__Task goal__
Give back every item below word for word, but leave out the pictures.

==================================================

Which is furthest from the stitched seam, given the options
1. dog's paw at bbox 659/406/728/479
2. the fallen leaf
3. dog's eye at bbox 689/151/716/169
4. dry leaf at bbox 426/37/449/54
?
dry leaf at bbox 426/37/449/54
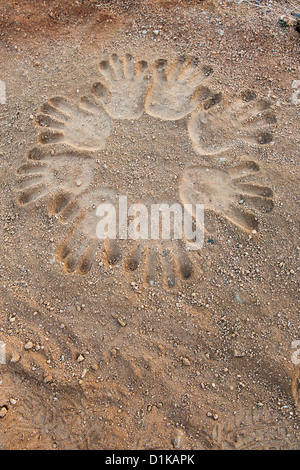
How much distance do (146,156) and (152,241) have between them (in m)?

==================================================

__Task answer__
Which is furthest from the stitched seam, given the options
1. dog's paw at bbox 659/406/728/479
2. the fallen leaf
3. dog's eye at bbox 689/151/716/169
4. dry leaf at bbox 426/37/449/54
?
dry leaf at bbox 426/37/449/54
How much distance do (146,156) and (152,241) have between them (in m)?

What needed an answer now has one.